Extract:
********
Dan Ziskie: Cloud Chamber
“New York is known for the streams of people on the streets. For me, walking with a camera, it is as if these people are talking to me as they pass, trying to tell me something that I, in my limitations, can only make out in small fragments. And yet, eventually, putting the fragments together, a story emerges. And what is the story? What is it the people are telling me? It is the story of what it is to be alive in New York, now.”—Dan Ziskie
Street photography in 2018 is a challenge — we live in a heads-down, cell phone addicted world, where we push the anxiety and stress of city life into internal spaces. Photographer and American actor Dan Ziskie changes that description with his emotional photographs that use the streets as a stage set to create an exquisite opera of the human condition. His subjects play out personal dramas in photographs that are filled with angst, gesture, and visual confusion creating a form of kinetic theatre performed daily on the streets, all set to the sound track of jackhammers, taxi horns, and the rumbling of subways.
Ziskie writes that within New York’s pulsating street life people’s actions “reflect and bounce off each other … but you sometimes find a sense of privacy. As if you were for a moment alone. And that’s often where I look to take my picture, inside the cloud chamber of New York City.”
Ziskie has a new book of this work, Cloud Chamber, recently published by Damani. This is his first monograph, presenting contemporary color photographs taken in Manhattan between 2013 and 2016. He will be having a book signing at Rizzoli in New York City on Thursday, February 8th, 2018.
Dan Ziskie is a Manhattan-based photographer and actor. As an actor, he is best known for his recurring role of Vice President Jim Matthews on House of Cards and the politically connected banker in post-Katrina New Orleans in Treme, among other parts. He began photographing in the early 1970s in Chicago while working for the commercial photographer Curt Burkhart. During this period, he also began to work in improvisational theater and in the off-Broadway and experimental theater scene that was developing at the time.
********
Problems to work on:
• a. Condense the paragraph of the Dan Ziskie piece that begins "Dan Ziskie is a Manhattan-based photographer and actor" into a short bulleted list that keeps its main facts.
• b. Continue the piece on Dan Ziskie's Cloud Chamber photographs with a new paragraph that follows on from its final sentence.

Stored data:
********
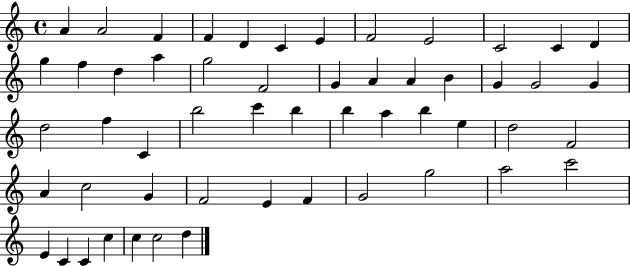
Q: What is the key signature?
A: C major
********
Responses in order:
• a.
- Manhattan-based photographer and actor
- Best known as an actor for the recurring role of Vice President Jim Matthews on House of Cards and for playing a politically connected banker in post-Katrina New Orleans in Treme
- Began photographing in Chicago in the early 1970s while working for commercial photographer Curt Burkhart
- In the same period, began working in improvisational theater and in the developing off-Broadway and experimental theater scene

• b.
Dan Ziskie’s series of photographs about Chinatown entitled East of Broadway was the subject of a solo exhibition at the Blue Sky Gallery in Portland, Oregon in 2011, and has been featured in The New York Times. His group shows include Sex/Love at Umbrella Arts, New York (2013), Open Water at the Kiernan Gallery, Lexington, VA. (2013), Street Shots — New York Street Photography Survey, Museum of the City of New York/South Street Seaport, New York City (2012), Visual Proof, Photographic Center Northwest, Seattle, WA (2004), among other venues. His work is also held in the collection of the Portland Art Museum and private collections.
Cloud Chamber
New things, different things, happen only because of what happened just a moment before. Our actions reflect and bounce off each other, sometimes literally, on the streets of New York, leading to the constant evolution of events that would not happen otherwise, or elsewhere. And as you walk amid the jackhammers, the horns and the parades, inside the sense of constant emergency that can seem to exist…you sometimes find the sense of privacy. As if you were for a moment alone. And that’s often where I look as I try to take my pictures, looking inside the cloud chamber of New York City.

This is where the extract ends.